Currently, HomePods automatically adjust their audio output to suit the environment and space that they are in. And Apple has filed patents that would see future HomePods using the position of people in a room to direct audio to them.
The idea behind this paper's research is that similar sensors could listen for sounds and detect where they are coming from. It could then group them so that, for instance, it recognizes what direction the bleeps from a microwave are coming. Understanding the context of where someone is standing and what noises are being heard from which directions, could make Siri better able to understand requests, or to volunteer information.
"For example, the system can ask a confirmatory query: 'was that a doorbell?', in which the user responds with a 'yes,'" it continues. "Once a label is established, the system can offer push notifications and other actions whenever the event happens again.
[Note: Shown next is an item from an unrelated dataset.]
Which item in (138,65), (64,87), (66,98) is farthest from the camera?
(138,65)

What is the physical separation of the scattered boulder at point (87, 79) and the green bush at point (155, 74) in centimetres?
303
This interaction links both physical and digital domains, enabling experiences that could be valuable for users who are e.g., hard of hearing."
While the paper repeatedly and exclusively mentions HomePods, it is really concerned with any device with microphones. It suggests that since we all now have an ever-increasing number of devices that are capable of listening, then we already have tools to improve voice control.
In a video accompanying the paper, the researchers demonstrate how listening like this can improve accuracy, and also how it's more successful than previous attempts to train devices.
The paper, "Automatic Class Discovery and One-Shot Interactions for Acoustic Activity Recognition," proposes that a device be able to listen continuously, although "no raw audio is saved to the device or to the cloud." It keeps doing this, effectively creating labels or tags that are triggered by certain sounds, until it's basically heard enough.
"Eventually, the system becomes confident that an emerging cluster of data is a unique sound, at which point, it prompts [the user] for a label the next time it occurs," explains the paper. "The system asks: 'what sound was that?', and [the user] responds with: 'that is my faucet.' As time goes on, the system can continue to intelligently prompt Lisa for labels, thus slowly building up a library of recognized events."
As well as a general "what sound was that?" kind of question, it might be able to guess and so try asking a more specific question. "The system might ask: 'was that a blender?'" says the paper. "In which [case the user] responds: 'no, that was my coffee machine.'"
While the paper is chiefly concerned with the effectiveness of a device asking the user questions like this, the researchers explain that they also tried specific use cases. "We built a smart speaker application that leverages Listen Learner to label acoustic events to aid accessibility in the home.," it says.
There is no indication of Apple or other firms integrating this idea into their smart speakers yet. Instead, this was a short-term focused test, and the team have recommendations for further research.
However, it's promising because they conclude that this test "provides accuracy levels suitable for common activity-recognition use cases," and brings "the vision of context-aware interactions closer to reality."